The squeaking of the mechanisms went in the same rhythm as the irregular rising movement of the grated threshold. It was now high enough for a man to pass, but she waited a little longer. Actually, she considered waiting until it was fully raised. It could give her time think things through, in case there was anything else simple enough to ask the watchman. She let her hands fall by her side and letting her shoulders sink lower, without tension keeping them raised. They had just finished settling in their relaxed position when Azrael's cold hand touched them lightly.

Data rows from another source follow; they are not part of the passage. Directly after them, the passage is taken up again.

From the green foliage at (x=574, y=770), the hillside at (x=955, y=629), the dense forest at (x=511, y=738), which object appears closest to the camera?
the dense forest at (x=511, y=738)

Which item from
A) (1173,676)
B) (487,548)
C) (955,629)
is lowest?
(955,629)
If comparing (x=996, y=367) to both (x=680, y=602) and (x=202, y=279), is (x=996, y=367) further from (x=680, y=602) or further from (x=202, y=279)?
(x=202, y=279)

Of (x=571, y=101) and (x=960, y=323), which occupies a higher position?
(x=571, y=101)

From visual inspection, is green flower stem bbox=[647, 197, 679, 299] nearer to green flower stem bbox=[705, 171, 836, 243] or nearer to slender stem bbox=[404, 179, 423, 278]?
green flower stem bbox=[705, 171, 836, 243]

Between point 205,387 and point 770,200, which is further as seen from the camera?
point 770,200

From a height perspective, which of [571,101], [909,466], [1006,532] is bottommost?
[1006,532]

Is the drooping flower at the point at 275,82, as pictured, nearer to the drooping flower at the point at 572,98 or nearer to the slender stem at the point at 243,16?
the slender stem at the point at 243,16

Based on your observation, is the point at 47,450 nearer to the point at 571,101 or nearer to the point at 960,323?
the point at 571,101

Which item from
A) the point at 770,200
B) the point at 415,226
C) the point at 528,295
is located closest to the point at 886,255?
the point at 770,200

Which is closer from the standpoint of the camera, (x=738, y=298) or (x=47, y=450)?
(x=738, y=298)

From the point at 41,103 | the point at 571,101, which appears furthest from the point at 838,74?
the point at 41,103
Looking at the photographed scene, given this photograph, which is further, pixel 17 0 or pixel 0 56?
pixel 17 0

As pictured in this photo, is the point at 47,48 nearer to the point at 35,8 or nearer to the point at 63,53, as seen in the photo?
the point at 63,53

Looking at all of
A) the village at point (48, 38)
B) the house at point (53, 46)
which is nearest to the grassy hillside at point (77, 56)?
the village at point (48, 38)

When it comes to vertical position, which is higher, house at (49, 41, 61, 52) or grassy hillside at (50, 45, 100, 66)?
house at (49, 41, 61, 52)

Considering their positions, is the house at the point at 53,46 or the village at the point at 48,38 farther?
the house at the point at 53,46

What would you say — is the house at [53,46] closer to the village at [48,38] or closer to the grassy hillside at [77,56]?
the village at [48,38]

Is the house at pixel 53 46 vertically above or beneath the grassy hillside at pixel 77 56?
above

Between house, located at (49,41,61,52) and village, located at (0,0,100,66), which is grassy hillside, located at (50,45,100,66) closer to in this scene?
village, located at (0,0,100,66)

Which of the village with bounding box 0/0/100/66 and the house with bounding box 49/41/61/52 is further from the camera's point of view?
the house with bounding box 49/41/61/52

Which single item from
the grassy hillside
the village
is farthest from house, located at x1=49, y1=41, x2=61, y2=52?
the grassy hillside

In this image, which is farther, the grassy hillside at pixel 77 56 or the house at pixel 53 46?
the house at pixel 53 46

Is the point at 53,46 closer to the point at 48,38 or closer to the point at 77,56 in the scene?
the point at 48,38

She turned abruptly. He was calm as ever though. 'What exactly' he asked, his voice low but sonorous enough to be heard above the squealing iron, 'is as valuable as his only daughter's life and an Elder Scroll, to your father?'

She spoke quickly enough to prevent the river of painful feelings from swallowing her whole. 'He's a powerful man. Even now he might have various things he could offer you.'

He retracted the hand, brining it to his hidden face. 'But I'm a mortal. What could he offer to the ones who are already vampires?'

'His blood, primarily. Every quarter-breed of this court probably dreams of become a half-breed every day. The difference can be felt,' she concluded, turning around.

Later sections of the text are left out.